TEXT SEGMENT
────────
We have finally reached one of the most exciting steps in spirits creation, fermentation. It is during this process that all the alcohol and most of the flavor of the rum is created. And the little creature that makes this all happen is the hero of todays lesson: Yeast!

While there are countless types of yeast the most common and hard working species is called Saccharomyces Cerevisiae (Latin for Sugar Eater). There are many different strains of this type of yeast though. What is often called Distillers yeast is a fast acting strain that can tolerate high levels of alcohol, while not creating much flavor. Bakers yeast and Brewers yeast, on the other hand, work slower but are often responsible for creation of more congeners.

Depending on each rum-producers focus, be it volume or flavor, many distilleries propagate their own strain of yeast that gives the output and flavor compounds that they are looking for. As long as the composition of the sugary wash stays the same, the output of these cultured yeast strains can be predictable to a certain point.

Yeast is also naturally occurring everywhere around us and this ‘wild’ yeast will often propagate in open fermentation tanks to some degree, along with airborne bacteria (most notably Lactobacillus). These microorganisms are in constant competition for food, in this case sugar. Yeast has two notable advantages in this competition though. Yeast is able to tolerate acidic and alcoholic environments that many bacteria struggle to cope with.
────────
STUDY MATERIAL

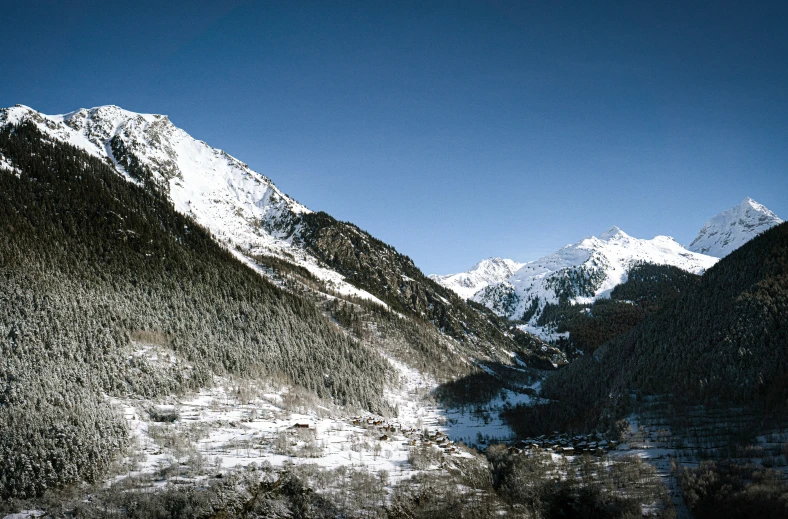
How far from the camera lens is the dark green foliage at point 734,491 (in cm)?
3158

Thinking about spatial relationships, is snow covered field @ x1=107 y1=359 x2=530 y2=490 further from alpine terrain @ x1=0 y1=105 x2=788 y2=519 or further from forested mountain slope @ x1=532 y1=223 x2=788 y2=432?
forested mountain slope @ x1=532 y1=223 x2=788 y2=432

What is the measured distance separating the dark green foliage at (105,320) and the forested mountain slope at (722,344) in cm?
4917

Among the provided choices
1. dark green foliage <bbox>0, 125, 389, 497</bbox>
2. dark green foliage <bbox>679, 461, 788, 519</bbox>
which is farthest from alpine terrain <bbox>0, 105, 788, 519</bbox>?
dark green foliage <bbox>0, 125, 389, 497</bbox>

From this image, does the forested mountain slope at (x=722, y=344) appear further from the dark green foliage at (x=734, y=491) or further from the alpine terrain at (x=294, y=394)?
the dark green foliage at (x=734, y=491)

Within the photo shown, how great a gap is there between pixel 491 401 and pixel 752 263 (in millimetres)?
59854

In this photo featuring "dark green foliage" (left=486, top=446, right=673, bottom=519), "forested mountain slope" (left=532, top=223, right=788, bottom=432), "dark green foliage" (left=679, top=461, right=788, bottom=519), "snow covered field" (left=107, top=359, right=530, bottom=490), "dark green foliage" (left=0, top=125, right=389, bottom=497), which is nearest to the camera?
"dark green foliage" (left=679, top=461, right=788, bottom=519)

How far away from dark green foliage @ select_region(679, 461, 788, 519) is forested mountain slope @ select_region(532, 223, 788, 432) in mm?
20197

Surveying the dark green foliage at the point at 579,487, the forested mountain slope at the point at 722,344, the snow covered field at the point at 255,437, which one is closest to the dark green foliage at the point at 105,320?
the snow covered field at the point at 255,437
────────
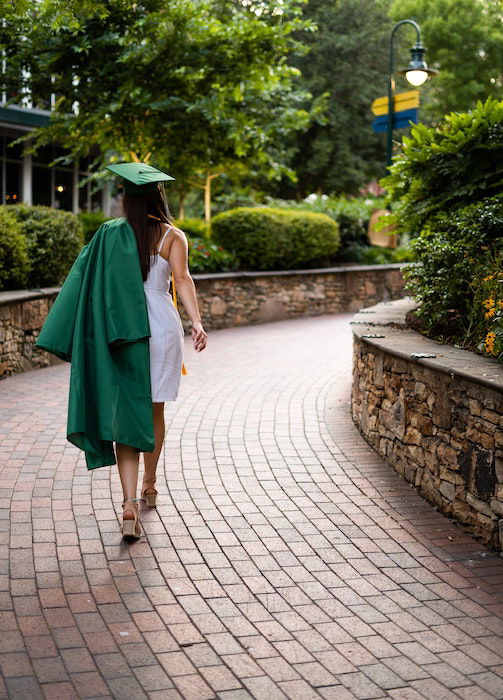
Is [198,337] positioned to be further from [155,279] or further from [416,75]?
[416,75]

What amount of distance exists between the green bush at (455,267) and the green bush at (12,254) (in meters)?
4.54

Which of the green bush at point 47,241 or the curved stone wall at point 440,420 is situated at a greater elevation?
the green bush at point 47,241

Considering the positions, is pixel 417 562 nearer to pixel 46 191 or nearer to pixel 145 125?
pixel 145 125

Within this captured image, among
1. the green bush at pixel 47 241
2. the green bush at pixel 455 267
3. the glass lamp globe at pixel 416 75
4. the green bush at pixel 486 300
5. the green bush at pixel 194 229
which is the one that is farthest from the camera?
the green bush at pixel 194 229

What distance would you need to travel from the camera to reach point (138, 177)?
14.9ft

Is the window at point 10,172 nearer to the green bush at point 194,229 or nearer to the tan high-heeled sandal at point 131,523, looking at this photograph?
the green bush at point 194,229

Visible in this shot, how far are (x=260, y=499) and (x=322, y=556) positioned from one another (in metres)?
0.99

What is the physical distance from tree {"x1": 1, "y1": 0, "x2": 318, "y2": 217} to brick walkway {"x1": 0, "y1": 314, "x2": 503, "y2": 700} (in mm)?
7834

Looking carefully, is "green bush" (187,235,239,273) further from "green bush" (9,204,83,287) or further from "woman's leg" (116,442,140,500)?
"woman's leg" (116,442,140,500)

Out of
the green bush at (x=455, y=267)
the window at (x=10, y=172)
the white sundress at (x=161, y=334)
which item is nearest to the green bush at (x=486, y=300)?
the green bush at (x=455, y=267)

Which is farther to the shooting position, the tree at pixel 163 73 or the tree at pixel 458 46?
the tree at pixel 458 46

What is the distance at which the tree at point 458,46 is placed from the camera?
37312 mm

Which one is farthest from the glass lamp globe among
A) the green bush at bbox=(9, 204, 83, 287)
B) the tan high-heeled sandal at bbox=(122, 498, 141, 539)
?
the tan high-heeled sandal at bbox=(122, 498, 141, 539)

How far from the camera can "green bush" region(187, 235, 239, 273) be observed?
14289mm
────────
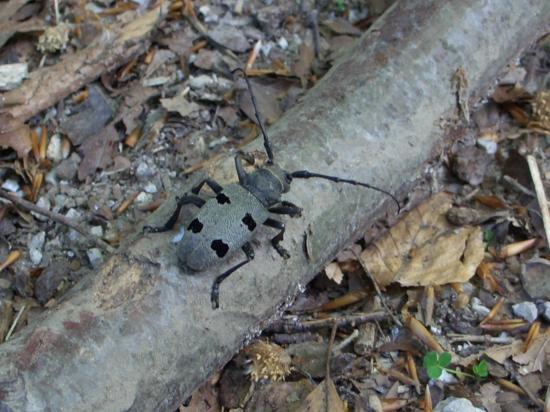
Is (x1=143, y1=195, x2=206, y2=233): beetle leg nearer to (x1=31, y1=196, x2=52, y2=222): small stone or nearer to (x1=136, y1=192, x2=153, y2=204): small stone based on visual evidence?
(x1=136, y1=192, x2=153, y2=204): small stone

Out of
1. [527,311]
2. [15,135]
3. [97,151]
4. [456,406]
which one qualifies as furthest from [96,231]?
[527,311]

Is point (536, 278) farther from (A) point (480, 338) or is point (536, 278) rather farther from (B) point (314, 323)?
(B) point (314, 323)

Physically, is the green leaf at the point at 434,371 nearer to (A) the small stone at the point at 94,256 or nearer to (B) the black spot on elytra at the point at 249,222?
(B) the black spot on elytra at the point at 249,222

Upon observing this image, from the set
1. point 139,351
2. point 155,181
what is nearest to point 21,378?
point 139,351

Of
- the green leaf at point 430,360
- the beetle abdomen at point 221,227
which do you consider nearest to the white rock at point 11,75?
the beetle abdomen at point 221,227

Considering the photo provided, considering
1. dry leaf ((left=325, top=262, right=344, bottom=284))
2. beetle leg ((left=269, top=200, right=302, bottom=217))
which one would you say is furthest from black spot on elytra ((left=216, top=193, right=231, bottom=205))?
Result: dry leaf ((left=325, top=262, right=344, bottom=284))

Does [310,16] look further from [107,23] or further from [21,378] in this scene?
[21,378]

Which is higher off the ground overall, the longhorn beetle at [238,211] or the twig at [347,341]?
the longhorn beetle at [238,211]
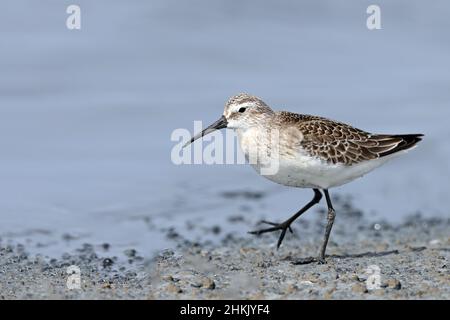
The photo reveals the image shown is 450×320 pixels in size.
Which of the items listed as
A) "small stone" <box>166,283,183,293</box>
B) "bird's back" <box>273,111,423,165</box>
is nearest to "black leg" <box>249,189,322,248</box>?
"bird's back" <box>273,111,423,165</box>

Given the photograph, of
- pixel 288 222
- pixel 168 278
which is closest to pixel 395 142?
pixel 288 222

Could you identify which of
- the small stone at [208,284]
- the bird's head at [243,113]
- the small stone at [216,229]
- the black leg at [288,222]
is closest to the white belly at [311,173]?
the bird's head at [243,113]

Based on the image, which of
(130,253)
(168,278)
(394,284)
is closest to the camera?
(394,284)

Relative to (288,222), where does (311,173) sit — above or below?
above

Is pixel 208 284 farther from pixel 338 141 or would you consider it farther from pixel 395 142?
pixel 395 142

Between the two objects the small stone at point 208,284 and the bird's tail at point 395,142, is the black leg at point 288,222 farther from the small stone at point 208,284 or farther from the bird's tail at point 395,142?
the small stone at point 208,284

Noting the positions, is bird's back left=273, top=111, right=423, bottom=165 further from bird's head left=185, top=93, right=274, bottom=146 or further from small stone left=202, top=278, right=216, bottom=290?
────────
Write out the passage on yeast word for word from "Yeast is also" to "to cope with.". Rely only on the passage on yeast, not on the rows.

ANSWER FOR THE TASK
Yeast is also naturally occurring everywhere around us and this ‘wild’ yeast will often propagate in open fermentation tanks to some degree, along with airborne bacteria (most notably Lactobacillus). These microorganisms are in constant competition for food, in this case sugar. Yeast has two notable advantages in this competition though. Yeast is able to tolerate acidic and alcoholic environments that many bacteria struggle to cope with.